Car derrière la solennité des cérémoniaux diplomatiques et l’apparente élévation symbolique qu’implique une telle charge, se dresse la réalité crue d’un État exsangue, miné par une crise structurelle multiforme et persistante.
Le pays ploie sous une pénurie chronique de devises, paralysant les circuits bancaires et asphyxiant l’économie réelle. Le carburant, nerf vital de toute activité moderne, s’y fait rare au point de devenir un luxe incertain. Les étalages, naguère modestement pourvus, offrent désormais le spectacle désolant du vide et de la privation.
A cette détresse matérielle s’ajoutent des coupures intempestives d’électricité, l’accès erratique voire inexistant à l’eau potable et l’effondrement de toute perspective de connectivité numérique digne de ce nom.
Dans un monde où l’information et la communication constituent l’ossature même du développement, une telle carence relève moins de l’accident que de la faillite systémique.
A la tête de cet État depuis juin 2020, Evariste Ndayishimiye n’a guère su ou voulu inscrire son action dans les règles élémentaires de l’art de gouverner. Loin de proposer une vision cohérente, structurée et exigeante, son exercice du pouvoir s’est trop souvent réfugié dans un populisme de circonstance, aux accents simplistes et aux promesses creuses.
La fabrication répétée de boucs émissaires, censés masquer l’absence de réformes substantielles, n’a convaincu ni les citoyens éprouvés ni les partenaires attentifs. Or, comment prétendre éclairer la marche du continent lorsque l’on peine à maintenir allumée la lampe vacillante de son propre foyer national ?

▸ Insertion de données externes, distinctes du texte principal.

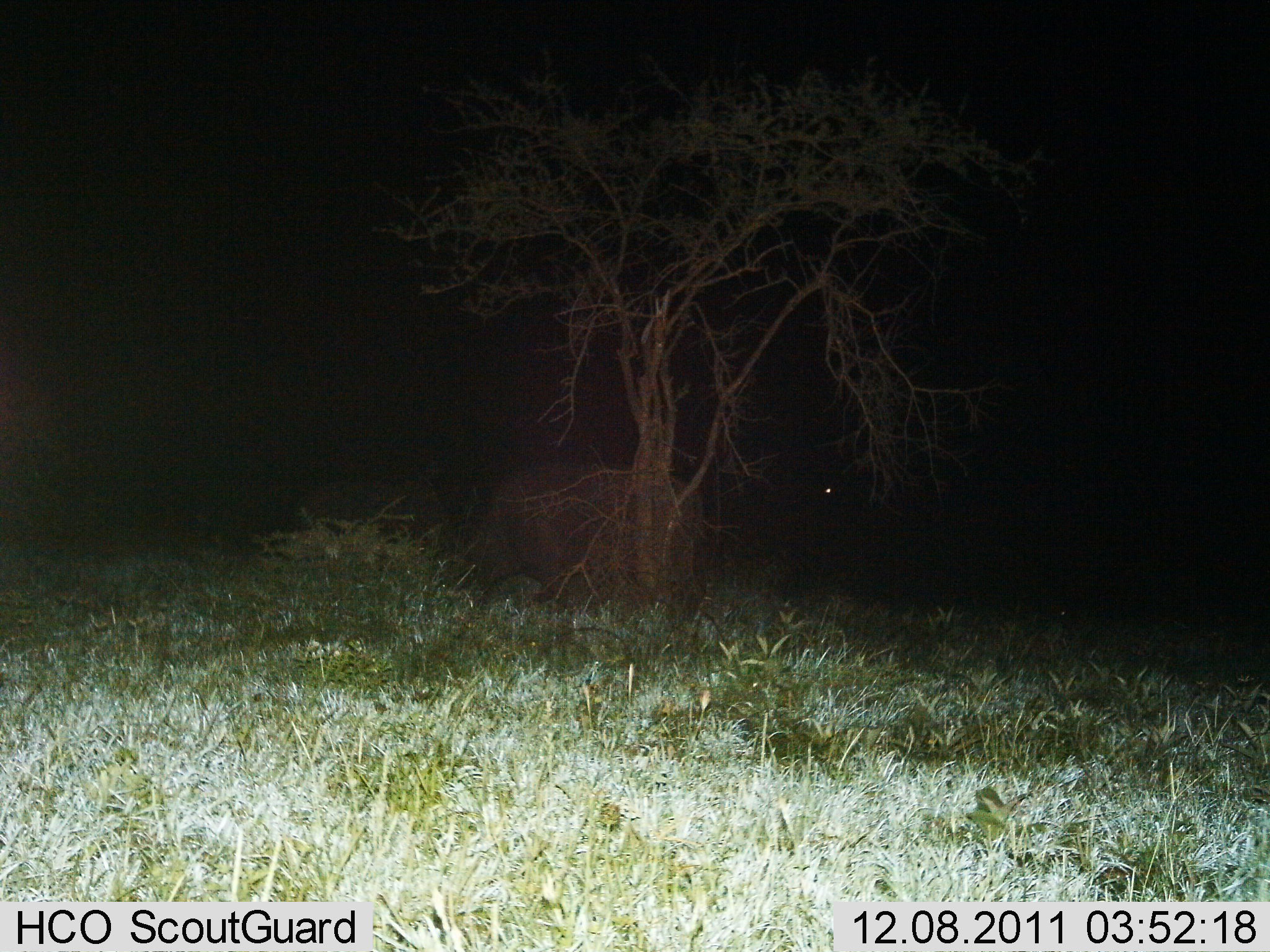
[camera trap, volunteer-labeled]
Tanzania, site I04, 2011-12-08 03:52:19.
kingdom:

Une présidence sans substance : l’éphémère comme horizon politique
La présidence tournante d’une organisation continentale n’est pas, en soi, une panacée ; elle est une tribune, un amplificateur, parfois un miroir impitoyable. Elle exige non seulement une stature morale et politique, mais surtout une crédibilité forgée par l’exemplarité intérieure. En l’absence de cette assise, le mandat se réduit à un épisode protocolaire, privé de toute densité historique.
Le paradoxe est alors saisissant : comment un dirigeant incapable d’enrayer l’effondrement des services publics essentiels, de restaurer la confiance économique et de garantir les conditions minimales de la dignité sociale dans son propre pays, pourrait-il se muer en force de proposition crédible pour les défis colossaux du continent africain ?
Sécurité collective, intégration économique, souveraineté monétaire, transition énergétique, révolution numérique : autant de chantiers qui requièrent rigueur intellectuelle, constance stratégique et autorité morale.
Faute de ces qualités, cette présidence s’annonce comme un passage fugace, sans empreinte ni legs. Tel un éclair dans un ciel déjà saturé de promesses non tenues, elle illuminera brièvement la scène diplomatique avant de s’évanouir, laissant derrière elle le même silence qu’auparavant.
Telle une comète sans trajectoire durable, elle ne laissera ni trace institutionnelle, ni impulsion politique, ni mémoire collective digne de ce nom.
Ainsi, au lieu d’incarner un moment de rayonnement et de responsabilité partagée, cette séquence risque de consacrer une vérité plus sombre : celle d’un pouvoir qui confond exposition et leadership, et d’un État qui, avant de prétendre guider le continent, devrait d’urgence se reconstruire lui-même au cœur même de ses fondations nationales, au Burundi.